→ Work instructions
Across all of the records below, determine the number of lines containing the string "from"; reply with that number only.

→ Record excerpts
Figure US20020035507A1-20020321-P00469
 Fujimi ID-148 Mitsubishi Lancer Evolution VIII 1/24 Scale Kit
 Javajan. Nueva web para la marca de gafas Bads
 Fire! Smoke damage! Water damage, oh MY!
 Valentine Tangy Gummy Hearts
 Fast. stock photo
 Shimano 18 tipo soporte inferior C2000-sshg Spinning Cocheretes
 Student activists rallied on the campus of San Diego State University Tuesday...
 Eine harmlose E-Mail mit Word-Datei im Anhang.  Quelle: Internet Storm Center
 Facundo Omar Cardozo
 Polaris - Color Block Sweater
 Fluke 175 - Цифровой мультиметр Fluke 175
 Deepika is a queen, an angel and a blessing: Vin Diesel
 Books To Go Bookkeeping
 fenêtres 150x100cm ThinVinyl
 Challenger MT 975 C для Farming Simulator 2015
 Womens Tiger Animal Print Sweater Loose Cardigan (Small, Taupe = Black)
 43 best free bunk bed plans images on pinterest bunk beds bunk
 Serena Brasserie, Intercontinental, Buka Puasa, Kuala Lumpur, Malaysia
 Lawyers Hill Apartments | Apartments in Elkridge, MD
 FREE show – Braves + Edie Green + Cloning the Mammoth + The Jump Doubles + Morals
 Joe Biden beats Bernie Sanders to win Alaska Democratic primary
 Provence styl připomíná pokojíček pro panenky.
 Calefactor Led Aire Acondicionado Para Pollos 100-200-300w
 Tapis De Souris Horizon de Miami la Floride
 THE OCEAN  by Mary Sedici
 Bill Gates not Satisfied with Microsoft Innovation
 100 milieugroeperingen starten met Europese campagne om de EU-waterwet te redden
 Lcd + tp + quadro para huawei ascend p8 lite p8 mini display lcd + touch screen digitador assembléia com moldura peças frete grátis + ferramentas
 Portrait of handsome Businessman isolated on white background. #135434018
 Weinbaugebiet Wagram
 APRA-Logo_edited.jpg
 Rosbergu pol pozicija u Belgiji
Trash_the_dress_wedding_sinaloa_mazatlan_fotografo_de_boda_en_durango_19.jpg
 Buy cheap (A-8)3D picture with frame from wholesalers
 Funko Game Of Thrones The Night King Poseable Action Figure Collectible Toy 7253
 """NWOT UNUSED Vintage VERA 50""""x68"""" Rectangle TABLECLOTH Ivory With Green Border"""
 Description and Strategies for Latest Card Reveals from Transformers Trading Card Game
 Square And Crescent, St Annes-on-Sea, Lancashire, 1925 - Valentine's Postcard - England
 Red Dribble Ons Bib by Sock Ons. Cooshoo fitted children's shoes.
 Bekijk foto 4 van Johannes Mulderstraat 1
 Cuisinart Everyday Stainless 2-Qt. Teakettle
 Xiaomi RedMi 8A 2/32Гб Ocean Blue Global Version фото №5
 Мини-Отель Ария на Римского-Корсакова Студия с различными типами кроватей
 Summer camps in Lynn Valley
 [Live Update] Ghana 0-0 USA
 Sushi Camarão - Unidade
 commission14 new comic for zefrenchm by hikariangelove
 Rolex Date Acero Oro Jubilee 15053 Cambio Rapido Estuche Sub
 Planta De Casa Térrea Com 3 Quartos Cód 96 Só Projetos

→ Response for this exercise
2